When I turned 21, my father handed me the ring with the family crest in a simple gesture in front of his family in Alagoas. This ceremony meant to me being acknowledged as an adult. But it also meant my induction into a long patriarchal tradition that lost its meaning with each new generation of men. The ring was passed down to the first son of the first son in each generation, while the father received his father’s ring, bearing the stone used as a mold for the son’s ring. All of this, in my generation, was quite questionable. The original foto captured a detail that greatly illustrates the point: aunt Margot, who had never had children of her own but was respected as the matriarch and leader of the family, applauding in approval in the corner. See, the family was lead by a woman, my female cousins were studying to take on important positions in their fields, being the firstborn meant nothing anymore and the family slowly left the sugar business which had garnered it so much status for so long. The handing of the ring had become a nice tradition, albeit a senseless one.


I kept the ring in a small safe in my bedroom. I’m almost sure it was taken during renovations of our apartment. The entire safe was taken. The theft of that ring was a personal failure of mine. I had failed as the adult I was supposed to be, incapable even of adequately handling a family heirloom, and I felt how badly it reflected in the family’s overall impression of me. My own father’s overall impression of me. For a time, I considered remaking the ring, using my father’s ring. But the shame for the failure was such that I didn’t allow myself to even ask for his jewel. I lived with that failure for twenty years.


The decade of 2020 brought along other reasons for estrangement, many due to our different political views, much like what happened to many other artists of that time. I spoke to my father less and less and with mounting tension. Meanwhile, I read up and gained increasing interest in matters of fatherhood within the discussion about masculinity. My situation with many father was a glaring gap and a flaw in my art practice as well: for how could I say I had n understanding of these matters when I couldn’t even foster a healthy relationship with my own father?


In 2022, I undertook the process of creating a new ring, this one with my own lion. It was to be a comment on our family’s history as well. It symbolized another path for the name. In a sort of counter-ceremony, I gave on to my father, in reparation of the ring I lost, and kept a second one.
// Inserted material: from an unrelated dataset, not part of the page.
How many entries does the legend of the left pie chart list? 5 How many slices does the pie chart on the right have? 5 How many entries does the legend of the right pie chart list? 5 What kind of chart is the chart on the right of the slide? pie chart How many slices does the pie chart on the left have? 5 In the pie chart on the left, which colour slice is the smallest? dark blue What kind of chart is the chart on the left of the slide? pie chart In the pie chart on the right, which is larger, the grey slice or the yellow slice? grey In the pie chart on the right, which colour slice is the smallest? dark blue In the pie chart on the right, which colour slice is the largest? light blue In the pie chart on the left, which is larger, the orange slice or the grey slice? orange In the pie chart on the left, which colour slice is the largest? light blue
Sitting on the couch in front of my grandfather’s checkerboard-patterned painting, we spoke at length. About growing up as a man, about fatherly advice. And about the gaps.
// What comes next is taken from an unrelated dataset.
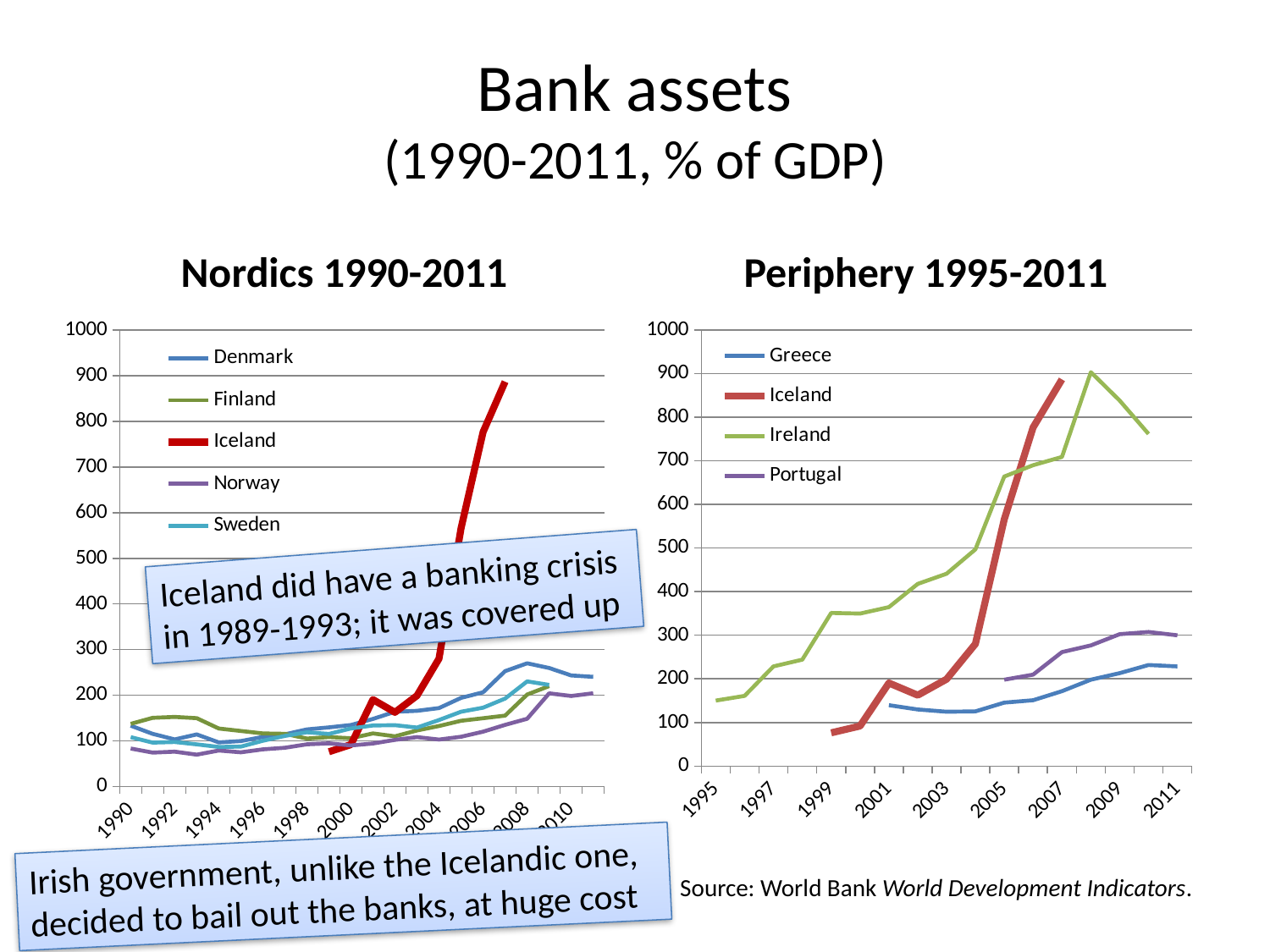
What type of chart is the Nordics 1990-2011 chart? line chart In the Periphery 1995-2011 chart, is the value for Greece in 2003 greater or less than 200? less In the Periphery 1995-2011 chart, which series has the highest value in 2011? Portugal How many series does the legend of the Nordics 1990-2011 chart list? 5 In the Periphery 1995-2011 chart, which series has the lowest value in 2011? Greece In the Nordics 1990-2011 chart, is the value for Iceland in 2007 greater or less than 800? greater In the Nordics 1990-2011 chart, which series has the highest value in 2007? Iceland How many series does the legend of the Periphery 1995-2011 chart list? 4 Which series is drawn in red in the Periphery 1995-2011 chart? Iceland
In the painting, the original ceremony took on the meaning it had for me: the act of handing down to a son the privilege, the knowledge, the burden and the gaps of a familial manhood. Hence the reason for the inclusion of the checkerboard patterns that my paternal grandfather painted in his spare time (he was a chemical engineer who loved modernist abstraction). And the reason my father and I are dressed the same (something that happened by chance that day). In my reinterpretation, I altered the color of our shirts and rendered our pants with a few gaps, striving to get closer to the colors and patterns of the honeybee drones that swarmed my other paintings. The original family crest is presented on the corner (in aunt Margot’s place) as a memory of that past, and the QR code above it leads to a brief form with a single question: “What had you hoped your father would teach you?”. I had hopes other people would share their own gaps in their experience of fatherhood, like the ones I had experienced.



Gaps (with Francisco Leão)

November 2023

Oil, encaustic, varnish and solvent transfer on recycled paper and gesso.